Filsafat skeptis (syakk) dari sudut pandang kesan perilaku sebagaimana fatwa sebagian kaum skeptisis, terseret pada kepentingan pribadi dazn perbuatan diri.

Seorang skeptic bernama Karniades berkata:

“ketika kapal pecah, manusia mungkin kan menyelamatkan nyawa-nyawa yang nyaris tak berdaya, jika ia tidak melakukan demikian maka ia orang dungu. Dan jika anda di saat lari dari musuh yang menang, anda kehilangan kuda anda, tapi anda juga melihat teman anda yang juga terluka berada di atas kuda, apa yang anda akan lakukan? Jika anda seorang yang berakal dan berpkir, anda akan menariknya (teman anda) dari artas kudanya dan naik keatas kudanya. Apa pun kata orang, itu adil.

“Sebagaiman yang dketahui, apabila yang kita maksud dengan ahklak adalah bagaimana hidup seharusnya, pemikiran skeptisme memandang bahwa baik dan buruk, bernilai dan tidak bernilai adalah mafhum yang kosong, dan tidak dapat ditetapkan. Jadi, hidup yang seharusnya yang dapat dijaga adalah manfaat diri, itu lebih baik.

Adapun bila yang kita maksud dengan teori ahklak adalah bagaimana seharusnya hidup yang bernilai, suci, dan mulia, maka pemikiran skeptisme tidak punya teori ahklaqi.

Teori Epikurisme

Salah satu filsuf Yunani kuno yang terkenal ialah seorang Epicurus. Ia lahir pada tahun 342 SM, yaitu enam tahun setelah kematian Plato.

Dalam filsafat teoretis, ia adalah penganut ajaran Demokratis dan pro animism. Dikatakan bahwa ia tidak mengakui agama yang dianut Demokratis. Dan dalam filsafat praktis, ia penganut ‘pencari kenikmatan’. Yakni bahwa kenikmatan sama dengan kebaikan. Dan tugas setiap orang adalah mencari kenikmatan dan lari dari kesengsaraan.

Epicurus sangat mencela sesuatu kenikmatan ymembawa kesengsaraan. Namun di samping pandangannya itu, orang-orang mengenal pemikirannya cenderung pada kesenangan dan mengejar keuntungan.
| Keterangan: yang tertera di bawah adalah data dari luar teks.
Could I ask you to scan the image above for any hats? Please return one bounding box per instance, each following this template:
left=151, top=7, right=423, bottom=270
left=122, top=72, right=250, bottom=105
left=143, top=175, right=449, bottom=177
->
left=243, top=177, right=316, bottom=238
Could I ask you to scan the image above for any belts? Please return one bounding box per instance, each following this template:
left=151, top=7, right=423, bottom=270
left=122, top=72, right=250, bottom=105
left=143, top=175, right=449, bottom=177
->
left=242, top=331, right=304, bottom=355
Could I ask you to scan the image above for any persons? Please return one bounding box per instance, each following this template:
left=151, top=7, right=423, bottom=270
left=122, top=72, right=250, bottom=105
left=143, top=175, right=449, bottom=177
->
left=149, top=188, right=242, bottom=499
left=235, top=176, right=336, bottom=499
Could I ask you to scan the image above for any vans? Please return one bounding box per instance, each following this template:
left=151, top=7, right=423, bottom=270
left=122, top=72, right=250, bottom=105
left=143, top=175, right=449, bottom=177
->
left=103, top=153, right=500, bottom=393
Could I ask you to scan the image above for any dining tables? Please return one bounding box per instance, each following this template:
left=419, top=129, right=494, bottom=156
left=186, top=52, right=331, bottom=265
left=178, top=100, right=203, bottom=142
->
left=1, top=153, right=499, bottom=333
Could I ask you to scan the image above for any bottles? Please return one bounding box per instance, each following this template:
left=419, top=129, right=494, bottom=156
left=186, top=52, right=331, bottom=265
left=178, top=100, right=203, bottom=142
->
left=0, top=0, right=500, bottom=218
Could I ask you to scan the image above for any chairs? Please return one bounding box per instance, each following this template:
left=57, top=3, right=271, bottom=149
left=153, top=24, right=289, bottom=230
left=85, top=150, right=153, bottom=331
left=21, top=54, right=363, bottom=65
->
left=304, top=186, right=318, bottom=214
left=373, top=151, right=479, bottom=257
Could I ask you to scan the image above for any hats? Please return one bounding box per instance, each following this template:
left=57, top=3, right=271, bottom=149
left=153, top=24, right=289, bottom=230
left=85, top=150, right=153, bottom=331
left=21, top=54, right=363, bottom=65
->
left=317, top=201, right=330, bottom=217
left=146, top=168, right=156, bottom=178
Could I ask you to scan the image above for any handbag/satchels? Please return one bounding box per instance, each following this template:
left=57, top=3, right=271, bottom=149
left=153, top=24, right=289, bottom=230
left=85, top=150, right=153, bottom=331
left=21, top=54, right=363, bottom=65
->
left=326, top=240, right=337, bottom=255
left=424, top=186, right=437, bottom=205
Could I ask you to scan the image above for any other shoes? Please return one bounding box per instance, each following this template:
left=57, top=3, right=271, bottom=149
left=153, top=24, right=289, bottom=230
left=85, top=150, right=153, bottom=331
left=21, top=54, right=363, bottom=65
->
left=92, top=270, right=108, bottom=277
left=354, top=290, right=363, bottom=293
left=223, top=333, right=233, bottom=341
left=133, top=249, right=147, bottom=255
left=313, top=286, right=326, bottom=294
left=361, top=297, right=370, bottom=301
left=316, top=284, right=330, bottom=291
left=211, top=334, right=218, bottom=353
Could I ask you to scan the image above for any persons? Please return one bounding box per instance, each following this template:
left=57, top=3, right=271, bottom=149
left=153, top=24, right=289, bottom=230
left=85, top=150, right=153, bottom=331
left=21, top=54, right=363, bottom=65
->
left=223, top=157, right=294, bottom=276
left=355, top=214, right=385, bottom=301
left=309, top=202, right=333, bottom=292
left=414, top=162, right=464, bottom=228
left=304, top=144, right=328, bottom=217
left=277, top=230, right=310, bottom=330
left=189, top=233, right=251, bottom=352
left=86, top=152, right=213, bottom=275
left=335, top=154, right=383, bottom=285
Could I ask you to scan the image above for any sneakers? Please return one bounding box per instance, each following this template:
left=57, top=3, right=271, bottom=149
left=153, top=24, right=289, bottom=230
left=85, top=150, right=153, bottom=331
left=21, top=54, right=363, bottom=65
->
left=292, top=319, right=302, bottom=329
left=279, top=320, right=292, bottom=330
Epicurus membagi kenikmatan pada kenikmatan yang bergerak (ladzdzat mutaharrik) dan kenikmatan yang diam (ladzdzat sakin), atau kenikmatan efektif dan kenikmatan reaktif. Yang dimaksud ladzdzat mutaharrik atau kenikmatan efektif, adalah kenikmatan yang manusia peroleh karena factor kecenderungan dan pencarian sesuatu. Kenikmatan macam ini biasanya muncul dari perasaan sakt, dan juga akan membawa kepedihan atau kesengsaraan, paling tidakkelelahan dan kepayahan. Seperti kenikmatan makan makanan, atau kenikmatan seks, atau kenikmatan kedudukan dan jabatan. Tapi ladzdzat sakin atau kenikmatan yang diam ialah dating dari tiadanya kesengsaraan. Seperti kenikmatan selamat. Epicurus mengajak pada kenikmatan yang diam, bukan kenikmatan yang bergerak. Ia selalu mengajak kesederhanaan, dan dari sisi ini ia tidak jauh beda dengan kaum Kalbis.

Dikatakan:

“Di saat aku menyerap air dari makanan, tubuhku merasa nyaman. Dan atas kenyamanan dan kenikmatan yang mempesona, aku meludah, bukan lantaran kesenagan-kesenangan itu sendiri, tetapi lantaran kesulitan-kesulitan yang dilalui.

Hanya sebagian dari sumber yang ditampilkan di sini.